ABOUT THIS TASK —
Which lines below hold the word "United"? Copy all of them.

MATERIAL PROVIDED —

--------------------------------------------------

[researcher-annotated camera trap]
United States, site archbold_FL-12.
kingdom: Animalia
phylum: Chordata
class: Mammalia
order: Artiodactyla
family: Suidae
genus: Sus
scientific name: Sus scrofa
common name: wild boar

--------------------------------------------------

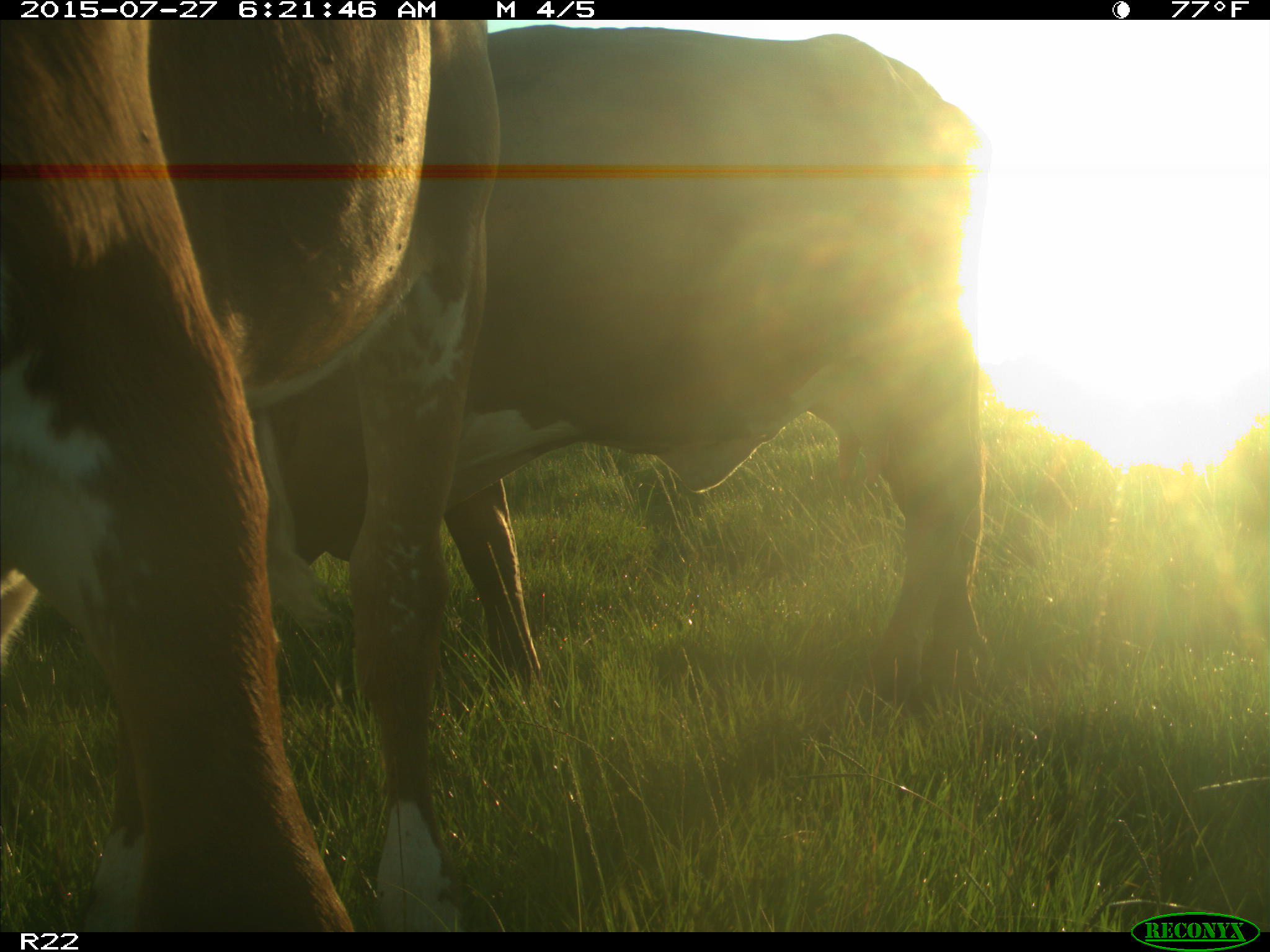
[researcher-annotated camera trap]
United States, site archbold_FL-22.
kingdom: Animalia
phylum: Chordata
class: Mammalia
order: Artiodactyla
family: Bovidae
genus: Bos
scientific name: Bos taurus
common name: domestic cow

--------------------------------------------------

SOLUTION FOR THIS TASK —
United States, site archbold_FL-12.
United States, site archbold_FL-22.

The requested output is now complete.